* **BRIEF**
In the blog post about the Software Citation Station, what does ascl:1704.001 become under the ASCL's agreement with ADS?

* **EXTRACT TO READ**
___

PKGW: The Software Citation Station (Wagg & Broekgaarden 2024)

The Software Citation Station (Wagg & Broekgaarden 2024)

2024 June 11

A new software citation project is hot off the presses — The Software Citation Station, as described in Wagg & Broekgaarden 2024 (arXiv:2406.04405). I was starting to build toward a discussion of this topic in my previous post so this is great timing, as far as I’m concerned!

In Software Indexing and Discoverability I wrote about software indices (i.e., Big Lists of All The Software; a.k.a registries, catalogs), which are strangely common in the research world, if you consider how few people in the general open-source community are interested in building such things. One oft-cited reason for indexing software is “discoverability”, a goal which I argued is actually (and perhaps, surprisingly) very much in tension with the general desire for indices to be as complete as possible.

The other, probably dominant, motivation for indexing software is to enhance citeability. Everyone knows that software work doesn’t get enough credit in academia; not only do researchers not cite the software that they should be citing, but even when they want to appropriately credit a certain piece of software, it’s often not clear how to do so. Of course, the latter trend tends to induce the former.

One popular approach to fix this situation is to try to index software and ask people to cite through the index. For instance, this is explicitly what the Astrophysics Source Code Library (ASCL) is all about. Once a piece of software is indexed in the ASCL (e.g., pwkit becomes ascl:1704.001), the index entry is potentially citeable; for instance, ASCL has an agreement with ADS such that ascl:1704.001 becomes 2017ascl.soft04001W with associated BibTeX you can use in your next paper. If everyone puts their software in the same index, then you have a nice uniform way to cite software.

___

* **RECORDED INFORMATION**
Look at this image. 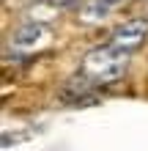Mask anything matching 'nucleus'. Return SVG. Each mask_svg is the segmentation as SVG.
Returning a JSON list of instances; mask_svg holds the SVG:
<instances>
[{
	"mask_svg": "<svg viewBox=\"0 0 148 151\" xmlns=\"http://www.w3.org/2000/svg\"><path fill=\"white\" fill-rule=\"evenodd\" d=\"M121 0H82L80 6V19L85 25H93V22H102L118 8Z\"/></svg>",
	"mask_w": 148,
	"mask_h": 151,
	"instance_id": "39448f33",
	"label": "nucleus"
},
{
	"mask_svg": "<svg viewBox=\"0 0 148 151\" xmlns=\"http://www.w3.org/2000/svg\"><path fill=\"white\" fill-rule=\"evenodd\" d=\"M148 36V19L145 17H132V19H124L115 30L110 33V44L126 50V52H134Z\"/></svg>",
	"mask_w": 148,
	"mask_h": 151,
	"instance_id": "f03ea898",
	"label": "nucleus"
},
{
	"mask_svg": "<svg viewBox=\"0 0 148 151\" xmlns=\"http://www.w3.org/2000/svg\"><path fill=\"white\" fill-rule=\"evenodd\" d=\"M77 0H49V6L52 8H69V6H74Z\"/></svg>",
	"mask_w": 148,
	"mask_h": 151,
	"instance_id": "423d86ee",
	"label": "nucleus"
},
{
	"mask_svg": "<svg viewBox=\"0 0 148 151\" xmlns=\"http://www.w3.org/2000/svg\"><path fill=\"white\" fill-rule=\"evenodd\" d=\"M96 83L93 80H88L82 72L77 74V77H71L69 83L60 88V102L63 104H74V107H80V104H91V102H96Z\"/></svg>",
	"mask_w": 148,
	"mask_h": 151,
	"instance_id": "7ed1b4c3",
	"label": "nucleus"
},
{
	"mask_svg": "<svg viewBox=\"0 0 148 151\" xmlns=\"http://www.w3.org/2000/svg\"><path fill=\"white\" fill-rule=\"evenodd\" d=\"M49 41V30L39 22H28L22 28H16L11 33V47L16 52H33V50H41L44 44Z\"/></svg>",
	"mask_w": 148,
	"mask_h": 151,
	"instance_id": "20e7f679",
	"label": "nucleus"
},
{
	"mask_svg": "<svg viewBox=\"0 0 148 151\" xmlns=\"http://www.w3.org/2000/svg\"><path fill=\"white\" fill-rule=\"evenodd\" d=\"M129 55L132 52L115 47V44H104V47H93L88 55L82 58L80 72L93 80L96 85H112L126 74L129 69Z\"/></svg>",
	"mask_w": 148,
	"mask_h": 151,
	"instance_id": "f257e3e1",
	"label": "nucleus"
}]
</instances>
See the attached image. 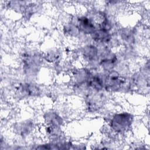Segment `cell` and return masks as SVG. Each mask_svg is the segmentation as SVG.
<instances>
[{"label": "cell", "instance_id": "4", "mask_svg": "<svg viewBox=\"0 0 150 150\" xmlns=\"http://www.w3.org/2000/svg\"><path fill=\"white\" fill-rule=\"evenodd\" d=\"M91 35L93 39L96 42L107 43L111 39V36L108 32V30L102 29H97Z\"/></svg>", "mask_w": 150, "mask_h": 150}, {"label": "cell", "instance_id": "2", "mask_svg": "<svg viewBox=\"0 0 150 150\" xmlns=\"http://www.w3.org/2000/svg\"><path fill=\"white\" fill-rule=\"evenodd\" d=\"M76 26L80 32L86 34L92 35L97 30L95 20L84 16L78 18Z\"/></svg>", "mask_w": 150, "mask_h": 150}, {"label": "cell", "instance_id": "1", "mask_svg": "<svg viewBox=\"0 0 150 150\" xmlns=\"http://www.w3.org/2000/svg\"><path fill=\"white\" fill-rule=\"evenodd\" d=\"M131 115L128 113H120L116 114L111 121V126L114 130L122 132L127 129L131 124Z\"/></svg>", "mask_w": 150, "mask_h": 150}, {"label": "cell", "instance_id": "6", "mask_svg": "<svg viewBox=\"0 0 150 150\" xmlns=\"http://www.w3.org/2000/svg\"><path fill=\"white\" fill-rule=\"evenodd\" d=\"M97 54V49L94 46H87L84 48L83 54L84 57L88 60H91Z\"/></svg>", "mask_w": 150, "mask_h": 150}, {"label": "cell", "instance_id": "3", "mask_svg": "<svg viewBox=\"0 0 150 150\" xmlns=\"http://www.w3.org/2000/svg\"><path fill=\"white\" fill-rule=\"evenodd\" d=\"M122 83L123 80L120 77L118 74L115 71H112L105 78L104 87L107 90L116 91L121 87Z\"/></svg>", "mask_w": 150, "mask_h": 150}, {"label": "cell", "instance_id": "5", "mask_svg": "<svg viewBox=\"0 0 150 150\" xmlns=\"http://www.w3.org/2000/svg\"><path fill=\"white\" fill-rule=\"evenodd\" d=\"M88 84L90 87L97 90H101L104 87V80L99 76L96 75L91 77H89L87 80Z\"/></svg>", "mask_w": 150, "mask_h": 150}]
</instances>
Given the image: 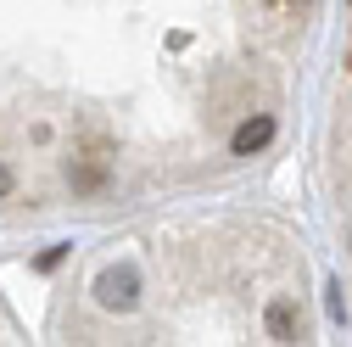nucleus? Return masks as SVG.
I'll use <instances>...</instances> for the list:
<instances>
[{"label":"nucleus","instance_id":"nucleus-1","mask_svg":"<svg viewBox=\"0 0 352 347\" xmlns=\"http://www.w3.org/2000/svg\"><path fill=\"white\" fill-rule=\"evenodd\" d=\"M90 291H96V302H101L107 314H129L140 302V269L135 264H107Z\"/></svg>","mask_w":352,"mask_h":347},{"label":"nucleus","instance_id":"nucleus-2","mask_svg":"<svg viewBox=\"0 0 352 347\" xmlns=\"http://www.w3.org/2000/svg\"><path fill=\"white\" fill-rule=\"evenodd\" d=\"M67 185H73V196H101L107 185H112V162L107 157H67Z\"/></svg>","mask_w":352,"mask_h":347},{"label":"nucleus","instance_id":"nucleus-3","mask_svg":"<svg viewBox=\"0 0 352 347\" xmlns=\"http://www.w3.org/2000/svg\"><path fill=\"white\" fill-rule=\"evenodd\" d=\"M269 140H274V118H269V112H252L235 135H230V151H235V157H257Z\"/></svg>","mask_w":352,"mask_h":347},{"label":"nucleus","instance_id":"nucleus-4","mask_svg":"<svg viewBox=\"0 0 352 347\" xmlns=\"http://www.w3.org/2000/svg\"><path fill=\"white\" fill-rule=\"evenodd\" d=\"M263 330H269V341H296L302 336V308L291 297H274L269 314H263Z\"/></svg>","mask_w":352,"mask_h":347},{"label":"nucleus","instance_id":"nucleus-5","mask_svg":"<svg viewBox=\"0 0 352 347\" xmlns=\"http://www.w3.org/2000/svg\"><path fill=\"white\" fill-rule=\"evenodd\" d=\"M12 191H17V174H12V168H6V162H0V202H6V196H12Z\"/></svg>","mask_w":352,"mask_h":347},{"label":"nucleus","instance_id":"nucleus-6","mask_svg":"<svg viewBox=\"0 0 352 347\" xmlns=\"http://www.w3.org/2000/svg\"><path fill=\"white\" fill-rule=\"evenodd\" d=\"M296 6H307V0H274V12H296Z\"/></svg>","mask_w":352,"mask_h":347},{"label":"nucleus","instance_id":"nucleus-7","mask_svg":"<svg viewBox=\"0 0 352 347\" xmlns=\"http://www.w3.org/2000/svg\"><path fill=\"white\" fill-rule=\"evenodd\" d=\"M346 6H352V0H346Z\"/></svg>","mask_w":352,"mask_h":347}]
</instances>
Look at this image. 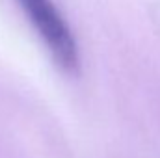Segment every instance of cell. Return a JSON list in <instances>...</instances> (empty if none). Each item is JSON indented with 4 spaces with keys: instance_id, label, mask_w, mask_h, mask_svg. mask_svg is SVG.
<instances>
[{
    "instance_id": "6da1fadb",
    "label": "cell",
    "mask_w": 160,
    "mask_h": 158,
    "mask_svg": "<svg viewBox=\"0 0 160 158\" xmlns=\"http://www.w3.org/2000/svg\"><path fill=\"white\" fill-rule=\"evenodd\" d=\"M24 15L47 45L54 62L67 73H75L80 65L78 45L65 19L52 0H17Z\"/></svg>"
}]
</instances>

___

* **EXERCISE RESULT**
2017ascl.soft04001W